CHAPTER XIV
ROSIN-WEED AGAIN HISTORICAL AND PHARMACOLOGICAL

When we wish to learn anything about American medical literature, we turn to the big Index Catalogue of the Library of the Surgeon-General. The botanical name of rosin-weed is silphium. In the Index Catalogue, the word rosin-weed does not appear, but, in the first series, under silphium, there are ten references, and thereby hangs a tale.

Ancient Silphium. In ancient Greek and Roman medicine there was a famous gum called silphion (Latin silphium) which, like all popular medicines, was the better for being brought from a far country and for being a little mysterious; for it was brought across the Mediterranean from Cyrene, where it had been originally presented to the inhabitants of that favored place by the gods. Learned botanists have discussed at length what plant produced this gum and have concluded that, like its neighbor in Egypt, the papyrus plant, it has disappeared from the earth. Even in Dioscorides' time the plant was getting scarce and there came a day when in all Cyrene there remained only a single silphium plant, which was piously presented to that worthy representative of the gods, the emperor Nero.

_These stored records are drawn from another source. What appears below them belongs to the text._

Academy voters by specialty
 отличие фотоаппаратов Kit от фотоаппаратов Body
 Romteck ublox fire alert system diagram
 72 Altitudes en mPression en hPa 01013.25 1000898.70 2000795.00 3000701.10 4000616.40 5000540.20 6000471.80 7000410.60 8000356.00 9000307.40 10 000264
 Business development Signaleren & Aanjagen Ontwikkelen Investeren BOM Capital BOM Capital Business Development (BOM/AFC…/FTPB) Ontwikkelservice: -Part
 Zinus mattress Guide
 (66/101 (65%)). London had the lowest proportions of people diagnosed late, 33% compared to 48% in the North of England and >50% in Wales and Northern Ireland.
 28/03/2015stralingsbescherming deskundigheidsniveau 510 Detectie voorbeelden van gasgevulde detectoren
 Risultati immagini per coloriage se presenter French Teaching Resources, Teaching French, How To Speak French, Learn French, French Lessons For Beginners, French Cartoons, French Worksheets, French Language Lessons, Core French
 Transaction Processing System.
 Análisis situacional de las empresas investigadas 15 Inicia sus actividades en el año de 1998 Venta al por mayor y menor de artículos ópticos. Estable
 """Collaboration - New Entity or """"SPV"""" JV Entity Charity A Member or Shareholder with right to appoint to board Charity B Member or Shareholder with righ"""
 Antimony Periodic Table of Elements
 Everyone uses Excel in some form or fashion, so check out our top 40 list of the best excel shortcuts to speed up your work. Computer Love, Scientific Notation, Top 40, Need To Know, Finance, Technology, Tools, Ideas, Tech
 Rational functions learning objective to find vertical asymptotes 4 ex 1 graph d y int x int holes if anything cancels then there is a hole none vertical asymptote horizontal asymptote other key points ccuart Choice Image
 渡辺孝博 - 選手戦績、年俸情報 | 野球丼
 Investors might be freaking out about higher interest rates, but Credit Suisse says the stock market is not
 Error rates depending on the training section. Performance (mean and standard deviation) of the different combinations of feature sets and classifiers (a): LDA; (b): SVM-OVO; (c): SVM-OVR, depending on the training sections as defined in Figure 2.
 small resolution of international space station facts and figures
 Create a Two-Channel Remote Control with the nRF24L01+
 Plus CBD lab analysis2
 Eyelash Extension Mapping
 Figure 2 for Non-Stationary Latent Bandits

In the year 1817, an Italian, Della Cella, returning from an expedition of the Egyptian Pasha against the neighboring Arab tribes, reported that he had discovered the ancient silphion growing on the site of old Cyrene. He brought back specimens of the plant which were identified as a species of thapsia. Several expeditions brought back more specimens but there was little general interest until Laval, in 1859, saw the commercial possibilities in a revival of this wonder-medicine and put the famous old cure-all on the market as a specific for consumption, under the name of silphium Cyrenaicum, backed by the endorsement of all the ancients from Hippocrates to Pliny. Seldom has even a French or German drug house found so distinguished a company of medical authorities to endorse its wares. Whereat, there began a brisk discussion in the European journals, first, whether the ancient silphion had been found and, secondly, whether, if found, it was worth anything. Both questions being finally decided in the negative, the ancient silphion passes again into the twilight of tradition; all of which entertaining tale may be read at great length in the Dictionnaire Encyclopædique des Sciences Médicales, Paris, 1881, Volume 9.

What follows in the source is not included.